*Task directions*.
Count the lines in the items below that contain the string "slender". Give only the number.
..........
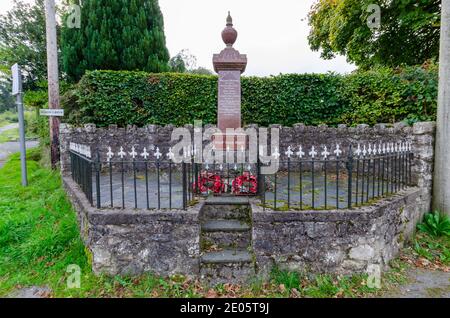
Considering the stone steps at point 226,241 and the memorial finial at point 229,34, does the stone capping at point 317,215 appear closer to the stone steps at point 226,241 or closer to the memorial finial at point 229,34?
the stone steps at point 226,241

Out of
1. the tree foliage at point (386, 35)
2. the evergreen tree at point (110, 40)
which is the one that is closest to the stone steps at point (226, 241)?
the evergreen tree at point (110, 40)

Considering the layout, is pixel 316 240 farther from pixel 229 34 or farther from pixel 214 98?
pixel 214 98

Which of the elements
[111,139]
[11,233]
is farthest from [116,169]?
Result: [11,233]

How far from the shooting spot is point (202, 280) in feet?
11.4

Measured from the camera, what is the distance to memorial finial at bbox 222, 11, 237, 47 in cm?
582

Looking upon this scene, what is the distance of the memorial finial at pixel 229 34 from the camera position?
582 centimetres

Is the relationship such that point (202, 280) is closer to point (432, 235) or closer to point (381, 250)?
point (381, 250)

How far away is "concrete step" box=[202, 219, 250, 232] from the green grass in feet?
2.21

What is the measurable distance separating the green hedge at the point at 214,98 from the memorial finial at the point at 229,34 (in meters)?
2.44

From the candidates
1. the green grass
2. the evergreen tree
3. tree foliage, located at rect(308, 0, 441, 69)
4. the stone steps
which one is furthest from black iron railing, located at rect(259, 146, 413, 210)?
the evergreen tree

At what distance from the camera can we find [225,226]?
3.89 metres

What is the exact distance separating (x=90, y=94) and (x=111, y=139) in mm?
1629

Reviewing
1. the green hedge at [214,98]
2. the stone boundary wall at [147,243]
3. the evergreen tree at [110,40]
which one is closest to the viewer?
the stone boundary wall at [147,243]

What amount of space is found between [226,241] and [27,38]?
52.2 feet
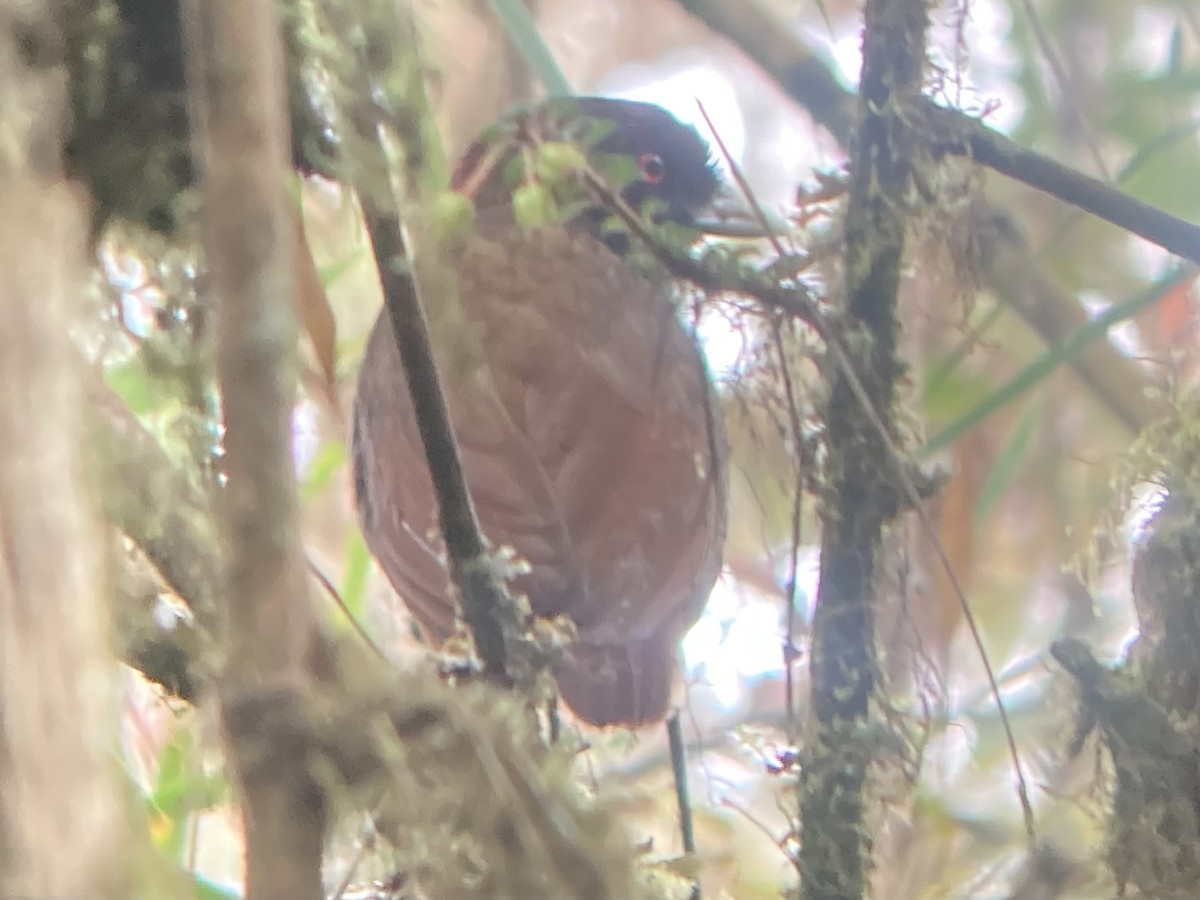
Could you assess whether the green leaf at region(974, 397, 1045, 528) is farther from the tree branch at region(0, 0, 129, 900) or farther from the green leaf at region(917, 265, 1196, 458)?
the tree branch at region(0, 0, 129, 900)

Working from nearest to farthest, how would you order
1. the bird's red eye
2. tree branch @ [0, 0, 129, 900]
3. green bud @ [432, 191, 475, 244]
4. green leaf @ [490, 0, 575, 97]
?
tree branch @ [0, 0, 129, 900] < green bud @ [432, 191, 475, 244] < green leaf @ [490, 0, 575, 97] < the bird's red eye

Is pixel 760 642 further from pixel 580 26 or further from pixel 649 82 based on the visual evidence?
pixel 580 26

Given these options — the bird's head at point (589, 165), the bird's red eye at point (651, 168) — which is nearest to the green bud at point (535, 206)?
the bird's head at point (589, 165)

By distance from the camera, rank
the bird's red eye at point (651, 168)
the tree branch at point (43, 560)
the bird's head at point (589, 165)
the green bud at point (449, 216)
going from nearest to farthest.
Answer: the tree branch at point (43, 560) → the green bud at point (449, 216) → the bird's head at point (589, 165) → the bird's red eye at point (651, 168)

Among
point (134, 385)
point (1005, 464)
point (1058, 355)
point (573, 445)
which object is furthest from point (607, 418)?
point (1005, 464)

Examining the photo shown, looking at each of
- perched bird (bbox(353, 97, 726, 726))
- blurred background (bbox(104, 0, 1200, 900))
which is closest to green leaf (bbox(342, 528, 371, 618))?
blurred background (bbox(104, 0, 1200, 900))

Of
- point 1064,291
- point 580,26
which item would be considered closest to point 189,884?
point 1064,291

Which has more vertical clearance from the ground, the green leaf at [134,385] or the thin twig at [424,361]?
the green leaf at [134,385]

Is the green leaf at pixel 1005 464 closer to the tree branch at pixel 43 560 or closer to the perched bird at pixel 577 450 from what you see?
the perched bird at pixel 577 450
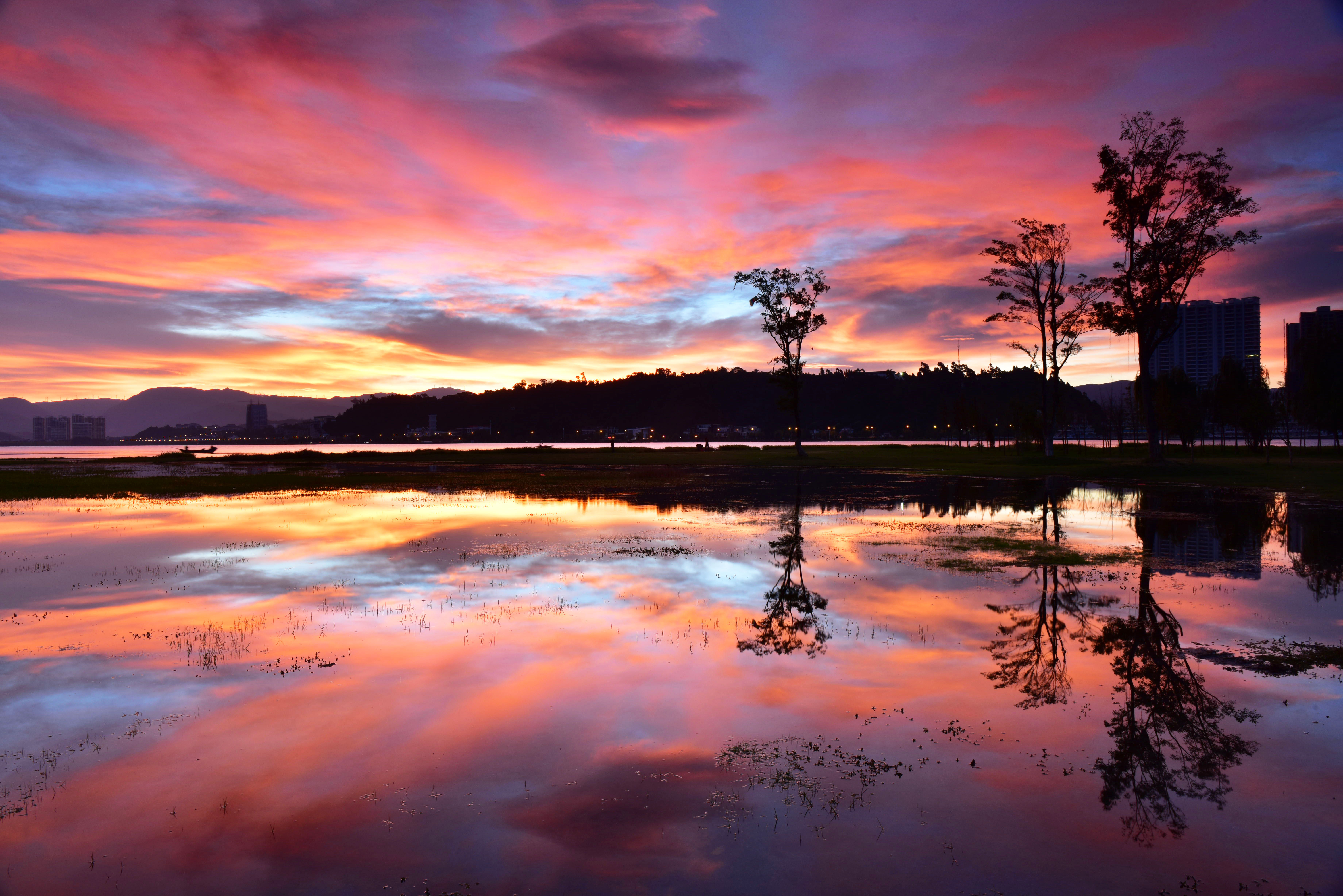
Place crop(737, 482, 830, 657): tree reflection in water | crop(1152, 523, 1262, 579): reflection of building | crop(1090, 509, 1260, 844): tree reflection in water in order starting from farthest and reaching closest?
1. crop(1152, 523, 1262, 579): reflection of building
2. crop(737, 482, 830, 657): tree reflection in water
3. crop(1090, 509, 1260, 844): tree reflection in water

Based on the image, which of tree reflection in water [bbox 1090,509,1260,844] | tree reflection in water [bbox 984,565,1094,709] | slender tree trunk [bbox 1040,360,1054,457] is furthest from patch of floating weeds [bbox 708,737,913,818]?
slender tree trunk [bbox 1040,360,1054,457]

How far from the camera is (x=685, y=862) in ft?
20.5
..........
*Full output*.
2